Stains in microbiology:

Supravital stain: Stain which is toxic and kill the cell on staining.

Vital stain: Stain which is non-toxic and the cell remains viable during staining.

 

Types of stain:

  1. Simple stain:
  2. Negative stain:
  3. Silver impregnation stain:
  4. Differential stain:
  5. Special stain

Biologic stains are generally required to visualize bacteria adequately and demonstrate the finer detail of internal structures. Stain consists of aqueous or organic preparation of dyes or groups of dyes that impart a variety of colors to microorganisms.

 

The following is a brief description of the stains most commonly used.

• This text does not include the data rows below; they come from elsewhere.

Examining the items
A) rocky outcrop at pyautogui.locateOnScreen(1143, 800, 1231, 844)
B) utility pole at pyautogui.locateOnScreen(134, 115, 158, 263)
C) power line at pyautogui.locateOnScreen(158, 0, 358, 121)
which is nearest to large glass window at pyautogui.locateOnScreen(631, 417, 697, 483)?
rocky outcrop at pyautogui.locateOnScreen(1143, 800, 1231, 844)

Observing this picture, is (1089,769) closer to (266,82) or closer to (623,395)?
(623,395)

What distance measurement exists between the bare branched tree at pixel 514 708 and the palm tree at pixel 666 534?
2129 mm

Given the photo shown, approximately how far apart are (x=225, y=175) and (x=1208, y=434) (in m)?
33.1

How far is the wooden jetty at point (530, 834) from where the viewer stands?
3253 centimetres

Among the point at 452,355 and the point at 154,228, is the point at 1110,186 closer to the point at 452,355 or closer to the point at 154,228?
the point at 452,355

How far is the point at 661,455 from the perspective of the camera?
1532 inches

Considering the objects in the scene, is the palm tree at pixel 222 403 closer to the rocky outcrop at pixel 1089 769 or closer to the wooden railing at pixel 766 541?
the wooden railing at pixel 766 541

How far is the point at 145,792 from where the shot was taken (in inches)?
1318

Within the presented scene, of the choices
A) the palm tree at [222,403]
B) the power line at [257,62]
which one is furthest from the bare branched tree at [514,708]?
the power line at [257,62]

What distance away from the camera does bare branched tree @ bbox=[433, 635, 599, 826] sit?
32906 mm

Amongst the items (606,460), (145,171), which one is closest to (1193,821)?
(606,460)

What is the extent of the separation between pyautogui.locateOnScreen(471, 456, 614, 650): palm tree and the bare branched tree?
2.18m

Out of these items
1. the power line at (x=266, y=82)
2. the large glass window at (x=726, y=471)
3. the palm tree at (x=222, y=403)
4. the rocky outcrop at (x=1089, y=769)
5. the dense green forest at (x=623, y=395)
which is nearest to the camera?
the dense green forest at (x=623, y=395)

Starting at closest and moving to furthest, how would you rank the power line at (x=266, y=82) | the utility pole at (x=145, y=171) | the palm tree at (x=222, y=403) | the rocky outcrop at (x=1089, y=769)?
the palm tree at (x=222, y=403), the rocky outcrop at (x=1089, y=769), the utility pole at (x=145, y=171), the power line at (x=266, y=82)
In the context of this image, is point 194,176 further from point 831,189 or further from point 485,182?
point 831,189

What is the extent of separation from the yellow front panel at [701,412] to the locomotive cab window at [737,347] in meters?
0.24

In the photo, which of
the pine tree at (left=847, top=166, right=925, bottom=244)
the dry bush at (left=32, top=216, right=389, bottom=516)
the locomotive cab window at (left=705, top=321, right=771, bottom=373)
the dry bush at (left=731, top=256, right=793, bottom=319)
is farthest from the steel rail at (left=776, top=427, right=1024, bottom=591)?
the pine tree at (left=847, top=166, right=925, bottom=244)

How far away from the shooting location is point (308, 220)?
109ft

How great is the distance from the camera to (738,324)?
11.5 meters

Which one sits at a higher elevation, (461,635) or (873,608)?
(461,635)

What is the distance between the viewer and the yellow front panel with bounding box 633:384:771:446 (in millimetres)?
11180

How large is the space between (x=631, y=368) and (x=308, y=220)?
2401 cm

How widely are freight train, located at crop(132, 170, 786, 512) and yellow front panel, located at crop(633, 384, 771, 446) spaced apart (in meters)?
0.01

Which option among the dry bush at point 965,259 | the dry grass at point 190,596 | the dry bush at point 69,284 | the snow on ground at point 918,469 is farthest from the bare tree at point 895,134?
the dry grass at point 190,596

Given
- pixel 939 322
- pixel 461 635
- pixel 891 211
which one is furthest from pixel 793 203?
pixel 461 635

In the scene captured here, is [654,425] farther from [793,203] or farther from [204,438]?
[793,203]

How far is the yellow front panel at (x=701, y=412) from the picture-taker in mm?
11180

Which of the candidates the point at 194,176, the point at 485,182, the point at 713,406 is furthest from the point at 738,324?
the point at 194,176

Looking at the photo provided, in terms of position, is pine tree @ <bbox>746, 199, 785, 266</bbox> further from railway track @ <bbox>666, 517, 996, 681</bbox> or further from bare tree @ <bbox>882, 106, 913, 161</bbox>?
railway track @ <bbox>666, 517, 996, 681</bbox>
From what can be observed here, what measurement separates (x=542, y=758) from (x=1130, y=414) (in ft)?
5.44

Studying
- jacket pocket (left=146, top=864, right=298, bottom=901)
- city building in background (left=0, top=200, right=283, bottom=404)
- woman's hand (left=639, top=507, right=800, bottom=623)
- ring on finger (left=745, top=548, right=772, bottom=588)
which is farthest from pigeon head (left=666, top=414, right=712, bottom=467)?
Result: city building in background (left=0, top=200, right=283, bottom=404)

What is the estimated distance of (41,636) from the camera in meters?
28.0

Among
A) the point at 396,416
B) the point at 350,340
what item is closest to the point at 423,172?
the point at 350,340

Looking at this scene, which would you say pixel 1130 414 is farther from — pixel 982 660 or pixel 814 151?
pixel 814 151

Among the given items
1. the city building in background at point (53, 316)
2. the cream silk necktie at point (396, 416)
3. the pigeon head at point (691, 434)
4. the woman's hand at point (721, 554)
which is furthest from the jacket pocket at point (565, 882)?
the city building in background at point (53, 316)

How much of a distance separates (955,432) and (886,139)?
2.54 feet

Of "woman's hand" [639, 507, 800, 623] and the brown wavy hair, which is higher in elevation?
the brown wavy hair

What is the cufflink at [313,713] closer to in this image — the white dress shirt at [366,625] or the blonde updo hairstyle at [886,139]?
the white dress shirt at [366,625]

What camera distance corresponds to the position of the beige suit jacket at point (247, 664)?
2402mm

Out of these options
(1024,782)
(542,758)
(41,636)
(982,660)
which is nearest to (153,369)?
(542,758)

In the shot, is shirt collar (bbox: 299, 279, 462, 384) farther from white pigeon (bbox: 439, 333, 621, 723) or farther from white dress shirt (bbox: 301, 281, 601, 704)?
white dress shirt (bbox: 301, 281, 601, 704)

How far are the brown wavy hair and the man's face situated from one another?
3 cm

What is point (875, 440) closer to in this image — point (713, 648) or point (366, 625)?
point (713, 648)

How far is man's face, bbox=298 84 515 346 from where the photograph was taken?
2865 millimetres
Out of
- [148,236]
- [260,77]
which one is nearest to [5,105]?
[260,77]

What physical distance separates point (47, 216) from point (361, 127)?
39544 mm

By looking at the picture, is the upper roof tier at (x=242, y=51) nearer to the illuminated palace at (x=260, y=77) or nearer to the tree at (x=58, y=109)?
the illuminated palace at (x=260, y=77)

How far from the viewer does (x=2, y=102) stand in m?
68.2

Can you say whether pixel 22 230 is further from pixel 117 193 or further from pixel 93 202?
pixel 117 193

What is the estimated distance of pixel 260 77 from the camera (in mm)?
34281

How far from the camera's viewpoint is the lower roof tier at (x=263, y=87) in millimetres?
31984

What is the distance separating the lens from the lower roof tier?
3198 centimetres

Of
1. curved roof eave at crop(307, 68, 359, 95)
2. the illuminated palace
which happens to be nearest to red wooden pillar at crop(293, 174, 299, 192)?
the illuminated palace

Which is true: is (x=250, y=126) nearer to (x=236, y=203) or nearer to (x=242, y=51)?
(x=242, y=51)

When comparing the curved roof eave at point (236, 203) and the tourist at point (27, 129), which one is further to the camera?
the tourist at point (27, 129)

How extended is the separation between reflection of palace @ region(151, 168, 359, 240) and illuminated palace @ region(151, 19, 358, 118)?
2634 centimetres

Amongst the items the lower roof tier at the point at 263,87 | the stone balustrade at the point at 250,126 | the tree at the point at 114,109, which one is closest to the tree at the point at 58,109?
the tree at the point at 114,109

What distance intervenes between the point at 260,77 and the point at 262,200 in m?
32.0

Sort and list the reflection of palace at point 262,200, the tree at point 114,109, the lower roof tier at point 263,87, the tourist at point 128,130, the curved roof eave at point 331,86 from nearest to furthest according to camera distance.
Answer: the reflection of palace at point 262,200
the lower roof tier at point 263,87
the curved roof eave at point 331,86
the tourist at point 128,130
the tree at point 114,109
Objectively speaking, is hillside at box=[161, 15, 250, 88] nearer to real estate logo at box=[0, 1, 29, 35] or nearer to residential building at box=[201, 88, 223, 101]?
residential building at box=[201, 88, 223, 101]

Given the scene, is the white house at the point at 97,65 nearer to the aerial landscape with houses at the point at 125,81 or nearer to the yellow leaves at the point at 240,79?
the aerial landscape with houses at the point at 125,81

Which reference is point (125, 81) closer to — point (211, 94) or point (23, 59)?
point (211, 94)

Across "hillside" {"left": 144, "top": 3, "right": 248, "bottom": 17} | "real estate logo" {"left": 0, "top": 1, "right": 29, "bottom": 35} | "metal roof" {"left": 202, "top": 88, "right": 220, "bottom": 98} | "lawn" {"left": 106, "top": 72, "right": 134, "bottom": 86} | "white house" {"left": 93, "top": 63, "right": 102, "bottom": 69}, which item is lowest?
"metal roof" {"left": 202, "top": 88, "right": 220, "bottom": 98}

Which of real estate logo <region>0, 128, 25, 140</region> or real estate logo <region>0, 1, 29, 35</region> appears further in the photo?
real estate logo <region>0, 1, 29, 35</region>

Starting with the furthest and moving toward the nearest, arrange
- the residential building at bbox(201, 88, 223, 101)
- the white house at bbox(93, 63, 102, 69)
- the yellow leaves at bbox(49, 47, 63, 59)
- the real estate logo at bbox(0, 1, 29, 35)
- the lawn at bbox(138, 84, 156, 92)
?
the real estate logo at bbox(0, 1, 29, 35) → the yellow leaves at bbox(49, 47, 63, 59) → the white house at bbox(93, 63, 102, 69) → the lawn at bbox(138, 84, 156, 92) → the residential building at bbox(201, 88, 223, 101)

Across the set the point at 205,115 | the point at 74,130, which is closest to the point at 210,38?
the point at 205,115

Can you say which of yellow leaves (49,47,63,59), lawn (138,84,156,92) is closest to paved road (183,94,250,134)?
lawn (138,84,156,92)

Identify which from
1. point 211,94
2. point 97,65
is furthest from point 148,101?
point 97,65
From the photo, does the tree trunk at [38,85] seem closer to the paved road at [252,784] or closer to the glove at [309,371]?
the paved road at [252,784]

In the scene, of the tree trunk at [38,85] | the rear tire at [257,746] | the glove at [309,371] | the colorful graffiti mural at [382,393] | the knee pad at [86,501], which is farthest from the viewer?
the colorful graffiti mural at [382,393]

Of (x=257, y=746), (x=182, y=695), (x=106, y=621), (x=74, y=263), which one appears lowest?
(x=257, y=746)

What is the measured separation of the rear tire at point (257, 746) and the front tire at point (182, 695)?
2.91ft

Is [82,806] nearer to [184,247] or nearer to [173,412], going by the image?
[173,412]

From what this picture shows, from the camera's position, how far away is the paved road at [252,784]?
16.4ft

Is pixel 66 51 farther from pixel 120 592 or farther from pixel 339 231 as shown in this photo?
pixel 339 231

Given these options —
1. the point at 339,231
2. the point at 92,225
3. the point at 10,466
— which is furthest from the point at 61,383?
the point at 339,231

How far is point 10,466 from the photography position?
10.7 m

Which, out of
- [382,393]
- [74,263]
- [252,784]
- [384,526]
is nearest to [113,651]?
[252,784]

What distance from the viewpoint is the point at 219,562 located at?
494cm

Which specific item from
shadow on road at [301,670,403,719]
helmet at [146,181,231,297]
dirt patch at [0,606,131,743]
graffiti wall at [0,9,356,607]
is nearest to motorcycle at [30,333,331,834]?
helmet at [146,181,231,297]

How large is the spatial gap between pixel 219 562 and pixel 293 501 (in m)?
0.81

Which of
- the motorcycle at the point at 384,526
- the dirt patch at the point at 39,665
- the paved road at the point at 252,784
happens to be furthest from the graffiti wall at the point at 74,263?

  1. Loeffler’s methylene blue:
    • This is a simple direct stain used to stain a variety of microorganisms, specifically used to detect bacteria in CSF smears in suspected case of bacterial meningitis.
  1. Gram stain:
    • This is a differential stain used to demonstrate the staining properties of bacteria of all types.
    • Gram-positive bacteria retain the crystal violet dye after decolorization and appear deep blue. Gram-negative bacteria are not capable of retaining the crystal violet dye after decolorization and are counterstained red by saffranine dye. Gram-staining characteristics may be atypical in very young, old, dead, or degenerating cultures.
  1. Ziehl-Neelsen acid-fast stain:
    • Acid-fast bacilli are so called because they are surrounded by a waxy envelope that is resistant to staining. Either heat or detergent is required to allow the stain to penetrate the capsule. Once stained, acid-fast bacteria resist decolorization with sulphuric acid and appear red due to crystal violet stain where other bacteria are destained with the acid alcohol and appear blue due to counterstain methylene blue.
  1. Fluorochrome:
    • This fluorochrome dye stains mycobacteria selectively by binding to the mycolic acid in the cell wall. This stain demonstrates mycobacteria better than conventional acid-fast stains and permits screening of smears at lower magnification because organisms are more easily seen.
    • Acridine orange is a stain particularly well adapted for the demonstration of bacteria in blood culture broth, CSF, urethral smears, or other smears where they may be present in relatively small numbers or when they are obscured by a heavy background of leukocytes or other debris. At pH below 4.0, bacteria and yeast cells stain brilliant orange against black, light green or yellow background.
  1. Wright’s-Giemsa:
    • Wright’s-Giemsa is commonly used for staining the cellular elements of the peripheral blood smear. It is useful in microbiology for the demonstration of intracellular organisms such as H. capsulatum, Leishmania, and Malaria species. The stain is also useful in demonstrating intracellular inclusions in direct smears of skin or mucous membranes, such as corneal scrapings for trachoma.
  1. Lactophenol cotton blue:
    • Because of sulphonic groups, the dye is strongly acidic and has been used as a counterstain for unfixed tissues, bacteria, and protozoa, in combination with other dyes. Currently it is most commonly used for the direct staining of fungal mycelium and fruiting structures, which take on a delicate light blue color.